Excerpted text:
Saturday, December 6, 2014

The What and The Why of Education





By Professor Doom

     As usual, I get a massive spike of hits to my blog around this time of year, as students, failing in college, query the mighty Google what to do about it. Thus my post on failing in college is now my most popular post. Several of my posts have far more hits in a single day by a factor of 20, but the steady hits to my Failing in College? post have relentlessly made it the most popular, even though, I suspect, the majority of my regular readers are not students that are currently failing college.

     Across the country, millions of people are enrolled in college, confident that a degree, any degree, is the magic ticket to wealthy life. A degree can certainly lead to a better life, but the reality is that an education, not a slip of paper, is far more likely to lead to fulfillment than any document, no matter  how gloriously embossed.

     Because of the student loan scam, most colleges accept anyone, no matter how extensive the student’s track record of academic failure, no matter if the student is clearly just another Pell runner. Instead of making progress toward that degree, they fail. Oh, the students bumble around in psych and Gender Studies courses for a while, and score easy A’s there, but when it comes time for the courses that actually lead to a degree? Failure…and the poor students don’t know what’s being done to them.

Recorded data:
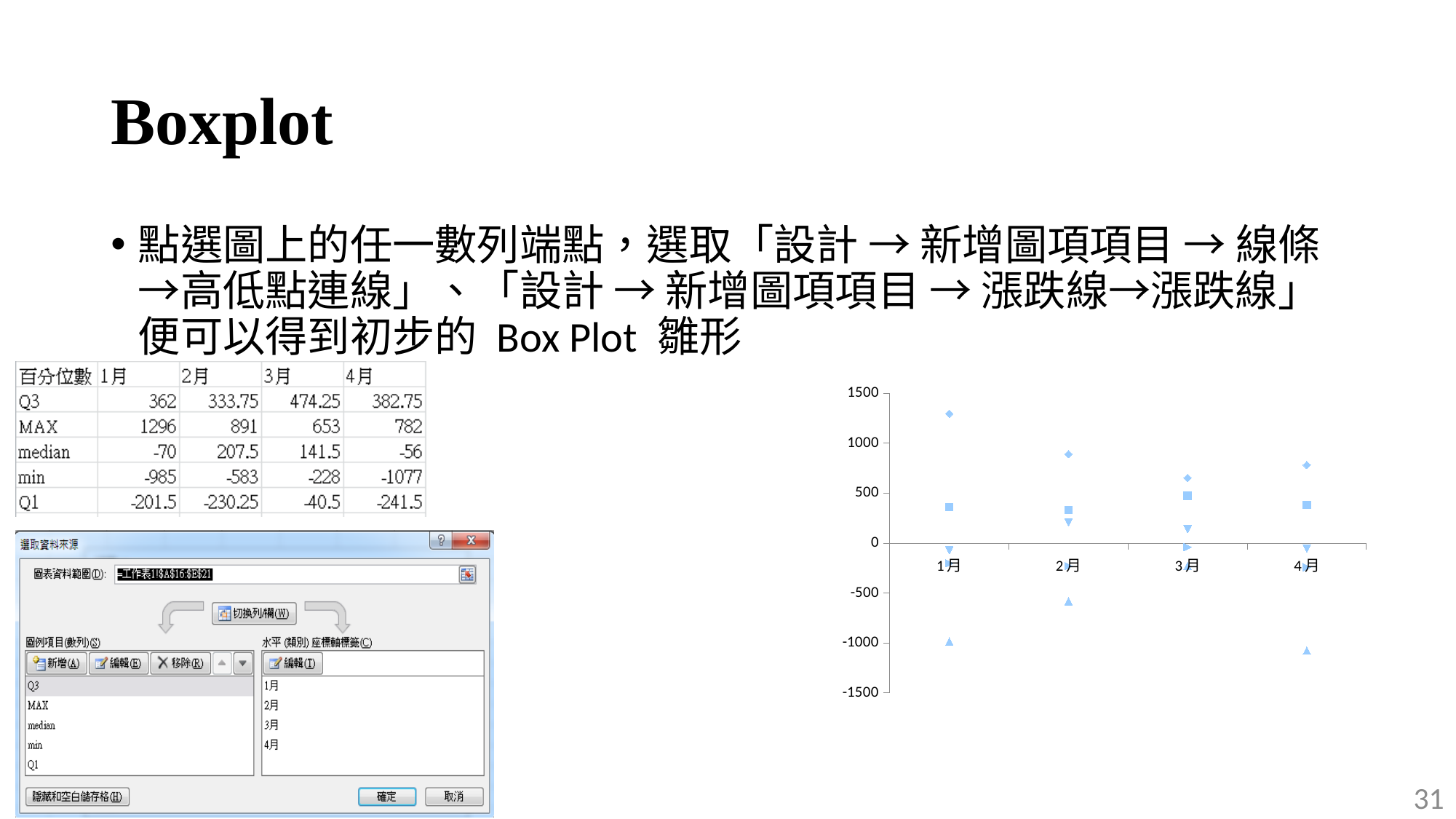
Is the highest point for 2月 greater or less than 1000? less Which category has a higher top point, 1月 or 2月? 1月 What kind of chart is shown on the right side of the slide? scatter chart What are the category labels on the x axis of the chart? 1月, 2月, 3月, 4月 Which category has the highest plotted point in the chart? 1月 Is the highest point for 1月 greater or less than 1000? greater Is the highest point for 3月 greater or less than 500? greater How many categories are shown on the x axis of the chart? 4 Which category has the lowest plotted point in the chart? 4月 What is the highest tick value shown on the chart's y axis? 1500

To do:
1. In the education blog post, which of the author's posts has become the most popular?
2. Continue the education blog post from its last sentence.
The lines aren't needed for this.

Task-by-task results:
1. The post titled "Failing in College?"

2.
     I’m the only one of my friends to make it out of [community college]. We all took courses, but when we transferred, found out that nothing we took really prepared us for [university]. There was you, and [one of the few legit teachers left], but everything else was a waste of time. My friends all just went back, but I managed to get by.

--I recognized a student from a questionable school I worked at a number of years earlier, and congratulated him on making his escape. He knew what I meant by saying “escape”, and responded as above. Emphasis added.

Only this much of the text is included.